When you returned to Dubai after college in the UK, how long were you home before you realised that to grow as an artist you needed to live elsewhere?
I was there for 4 months. At this time I realised too that theatre wasn’t the right medium to tell the stories I wanted to tell. Theatre can be shut down. They need physical spaces and people involved to be there at a specific times, everybody becomes vulnerable. Whereas film has always been able to worm its way into our lives because of piracy and torrenting.
The internet changed everything. To be able to pirate films was huge. One of my favourite shows growing up was South Park and we were watching it when we were so young. It’s how we accessed the rest of the world.
Exactly, so before people had to actually smuggle in physical media and DVDs. Then suddenly the internet meant you didn’t have to risk that anymore.
That was huge. That’s why I think theatre isn’t able to enter our subconsciousness in the same way. It relies on spaces and people to be somewhere physically. People can be thrown out and the lights can be turned off and police can come and catch you.
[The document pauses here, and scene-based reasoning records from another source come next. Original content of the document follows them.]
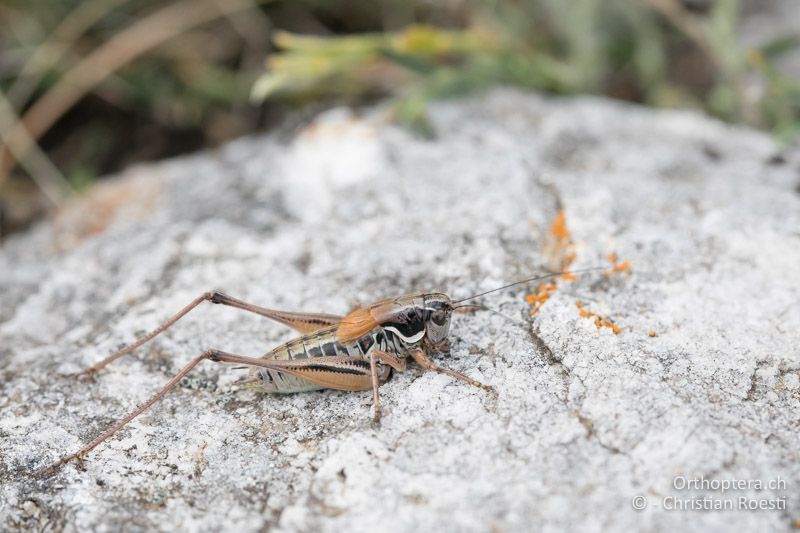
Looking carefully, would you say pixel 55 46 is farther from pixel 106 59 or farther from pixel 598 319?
pixel 598 319

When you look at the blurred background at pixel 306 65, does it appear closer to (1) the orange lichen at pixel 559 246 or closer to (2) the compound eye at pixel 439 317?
(1) the orange lichen at pixel 559 246

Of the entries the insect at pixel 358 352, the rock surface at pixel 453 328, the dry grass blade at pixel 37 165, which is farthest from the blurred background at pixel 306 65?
the insect at pixel 358 352

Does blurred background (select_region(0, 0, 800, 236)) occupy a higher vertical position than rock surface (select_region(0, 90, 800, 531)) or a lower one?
higher

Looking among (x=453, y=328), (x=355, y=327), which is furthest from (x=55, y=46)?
(x=453, y=328)

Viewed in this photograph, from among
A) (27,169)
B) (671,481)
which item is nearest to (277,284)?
(671,481)

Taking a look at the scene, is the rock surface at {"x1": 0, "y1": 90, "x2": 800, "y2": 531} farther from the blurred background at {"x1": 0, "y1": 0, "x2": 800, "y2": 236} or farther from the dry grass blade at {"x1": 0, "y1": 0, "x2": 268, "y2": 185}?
the dry grass blade at {"x1": 0, "y1": 0, "x2": 268, "y2": 185}

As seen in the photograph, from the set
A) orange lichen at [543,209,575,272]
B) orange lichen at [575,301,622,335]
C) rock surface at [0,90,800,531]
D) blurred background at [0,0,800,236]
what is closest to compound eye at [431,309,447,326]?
rock surface at [0,90,800,531]

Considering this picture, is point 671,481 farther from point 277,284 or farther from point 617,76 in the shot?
point 617,76
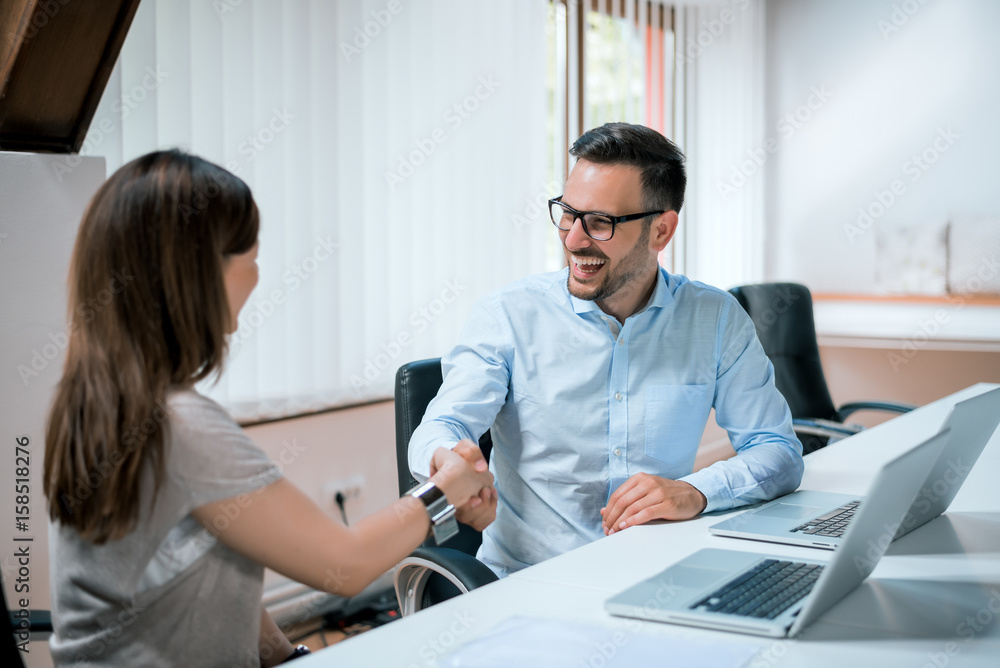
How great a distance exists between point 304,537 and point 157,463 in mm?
189

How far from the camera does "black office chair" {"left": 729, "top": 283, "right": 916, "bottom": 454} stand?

I love theatre but it isn’t the right medium right now.
You are quoted in another article recounting an incident when a school teacher told you to “stop cooking imaginary rice.” What does that phrase mean?
It means stop making rice you can never eat. “Khayali pilau,“ it’s a Hindi/Urdu saying.
I was in the eighth grade and in our first English class for the year we were doing a writing exercise and the teacher gave me an A for what I wrote. It was the first time I got to write creatively, I was so happy. I went up to her and she said I was very talented, so I said, “I really want to write a novel when I grow up and win the Booker Prize one day.” She laughed and said stop making imaginary rice. What was so heartbreaking was it didn’t even matter that she knew I was good.
She acknowledged you were talented but still told you not to bother.
It happened one more time. We had another creative writing exercise later in the year and I wrote about my Dad having a heart attack. She loved it so much I went up to the front of the class and read it aloud. I went up to her again and said, “now do you think I can be a writer.” She said again, stop making imaginary rice.
That’s sad because teachers are meant to inspire and lift you up.
Something people don’t realise is it’s not just men that do the policing. Women are also policing women. Your teacher, your aunt, your friends mum. They’re the ones telling you not to speak up, not to talk to boys, to cover your hair. So, a lot of my women teachers made me feel I could never break this.
You’re paving a path that hasn’t been trodden before. What advice would you have for other young filmmakers in the UAE and the Gulf?
The number one thing would be – it’s not imaginary rice. You can eat that rice! I would also say not to be so certain. I grew up my whole life being confused about everything. Why do people love who they love and why people wanted to look different. I used to think that confusion makes me stupid and as I’ve gotten older, well I’m still confused about everything but I’m proud that I’m confused. It’s wiser to be confused than it is to be certain. Certainty is shallow. Be confused and question everything.
*This transcript has been edited and condensed for length.